À plusieurs reprises, Miège paraît même tenir pour négligeable de citer ses sources. Ainsi affirme-t-il : « Point besoin de revenir sur la question controversée de l’innovation qui est ainsi engagée et qui est loin d’être achevée, ou de faire référence à la multitude de travaux qui se sont donnés pour but d’aider à s’y retrouver dans le dédale des usages prescrits et effectifs » (p. 130). Et, ce qui pourrait être considéré comme un sommet du genre : « La liste est longue des constats formulés par divers auteurs concernant aussi bien des pratiques individuelles que le fonctionnement d’organisations ou de différents champs sociaux. Qu’il suffise de faire état ici… » (p. 165, suit une liste de phénomènes sans référence). Certes, cette méthode permet d’alléger la bibliographie, et de se passer de notes de bas de page. Mais quelle perte pour le lecteur ! Ce choix est d’autant plus difficile à comprendre qu’on ne doute pas un instant que Miège ait bien lu tous ces auteurs auxquels il ne renvoie pas. Est-ce alors par volonté de contenir le volume de son ouvrage (230 p.) ? Pourtant, nombre de cas auraient pu être tranchés par la mention de deux ou trois ouvrages représentatifs du courant abordé, accompagnées de quelques lignes d’explication. Et s’il avait fallu ajouter cinquante pages pour expliciter en détail quels aspects des conceptions contemporaines de l’espace public il s’agit de conserver ou de récuser, alors le livre aurait pu être cette synthèse que son titre et son introduction laissaient attendre.
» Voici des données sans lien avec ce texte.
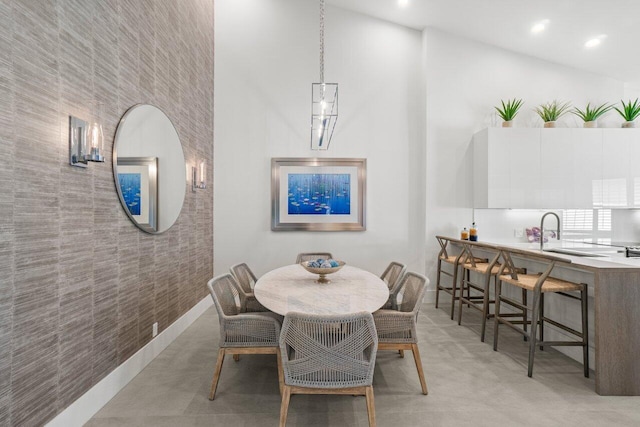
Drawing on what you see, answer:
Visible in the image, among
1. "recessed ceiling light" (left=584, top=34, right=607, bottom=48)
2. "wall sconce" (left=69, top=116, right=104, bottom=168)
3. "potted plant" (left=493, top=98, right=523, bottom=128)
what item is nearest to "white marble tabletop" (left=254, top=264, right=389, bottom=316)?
"wall sconce" (left=69, top=116, right=104, bottom=168)

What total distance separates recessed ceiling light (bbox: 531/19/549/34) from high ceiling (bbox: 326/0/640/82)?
44mm

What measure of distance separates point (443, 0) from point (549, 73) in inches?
76.3

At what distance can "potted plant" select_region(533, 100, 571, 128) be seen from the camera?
13.9 feet

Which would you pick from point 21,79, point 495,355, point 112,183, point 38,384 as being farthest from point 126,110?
point 495,355

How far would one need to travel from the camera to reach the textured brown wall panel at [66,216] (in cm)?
154

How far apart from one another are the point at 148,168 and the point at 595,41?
205 inches

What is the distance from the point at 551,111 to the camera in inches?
173

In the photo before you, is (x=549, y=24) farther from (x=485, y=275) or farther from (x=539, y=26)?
(x=485, y=275)

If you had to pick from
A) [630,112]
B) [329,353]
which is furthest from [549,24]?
[329,353]

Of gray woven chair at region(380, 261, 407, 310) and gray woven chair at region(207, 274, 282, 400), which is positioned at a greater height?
gray woven chair at region(380, 261, 407, 310)

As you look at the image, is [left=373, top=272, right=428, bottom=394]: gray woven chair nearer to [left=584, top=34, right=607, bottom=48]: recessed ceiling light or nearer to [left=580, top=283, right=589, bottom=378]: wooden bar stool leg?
[left=580, top=283, right=589, bottom=378]: wooden bar stool leg

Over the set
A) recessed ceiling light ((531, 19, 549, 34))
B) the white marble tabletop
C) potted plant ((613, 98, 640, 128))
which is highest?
recessed ceiling light ((531, 19, 549, 34))

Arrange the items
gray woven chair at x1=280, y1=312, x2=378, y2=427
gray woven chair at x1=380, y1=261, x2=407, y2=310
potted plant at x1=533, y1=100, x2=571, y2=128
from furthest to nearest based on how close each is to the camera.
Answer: potted plant at x1=533, y1=100, x2=571, y2=128
gray woven chair at x1=380, y1=261, x2=407, y2=310
gray woven chair at x1=280, y1=312, x2=378, y2=427

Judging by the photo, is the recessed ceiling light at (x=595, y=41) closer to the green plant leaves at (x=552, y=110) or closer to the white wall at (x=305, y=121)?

D’autant plus que, lorsque leurs auteurs vont dans son sens, Miège n’hésite pas à consacrer quelques pages à l’examen d’écrits sur lesquels il appuie son argumentation. Mais l’embarras s’ajoute à la gêne, quand on constate que ceux à qui il accorde le plus de place, c’est-à-dire cinq thèses de doctorat, présentées au chapitre 1 (p. 36-41), ont toutes été dirigées par lui-même, sans qu’il en soit non plus fait mention. Cependant, et bien s’il s’agisse là d’un comportement bien éloigné du recul, de la précision et de l’honnêteté que l’on serait en droit d’attendre d’une publication de ce calibre, là n’est pas l’essentiel ((Je viens pourtant de vous l’infliger, comme quoi vous êtes conciliants.)). L’essentiel réside dans les arguments de Miège pour défendre sa vision de l’espace public, et, je l’espère, dans ceux que je lui oppose.